REQUIREMENT:
Please count the lines of the records below that contain the word "framed" and reply with that number alone.

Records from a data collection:
= = =
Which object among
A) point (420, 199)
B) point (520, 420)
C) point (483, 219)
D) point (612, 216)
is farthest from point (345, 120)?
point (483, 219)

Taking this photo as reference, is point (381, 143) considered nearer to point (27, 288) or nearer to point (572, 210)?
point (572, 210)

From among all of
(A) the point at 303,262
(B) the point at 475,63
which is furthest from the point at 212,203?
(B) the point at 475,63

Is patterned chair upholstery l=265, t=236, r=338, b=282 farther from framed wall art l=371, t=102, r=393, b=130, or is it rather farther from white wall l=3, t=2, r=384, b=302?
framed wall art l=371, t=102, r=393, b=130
= = =
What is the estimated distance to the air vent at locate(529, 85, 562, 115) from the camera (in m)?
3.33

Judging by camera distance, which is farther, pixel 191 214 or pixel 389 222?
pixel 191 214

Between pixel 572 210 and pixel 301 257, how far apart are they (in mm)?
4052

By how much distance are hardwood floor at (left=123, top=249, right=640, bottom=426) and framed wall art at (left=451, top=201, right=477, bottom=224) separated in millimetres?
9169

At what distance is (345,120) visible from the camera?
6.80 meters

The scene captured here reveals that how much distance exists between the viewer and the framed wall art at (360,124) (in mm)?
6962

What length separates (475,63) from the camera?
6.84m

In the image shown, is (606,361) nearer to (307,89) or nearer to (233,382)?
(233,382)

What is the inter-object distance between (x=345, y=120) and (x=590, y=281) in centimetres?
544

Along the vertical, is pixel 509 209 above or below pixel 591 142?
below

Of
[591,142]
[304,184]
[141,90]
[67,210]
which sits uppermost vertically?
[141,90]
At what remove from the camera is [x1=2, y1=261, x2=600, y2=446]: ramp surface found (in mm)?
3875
= = =
TASK RESULT:
4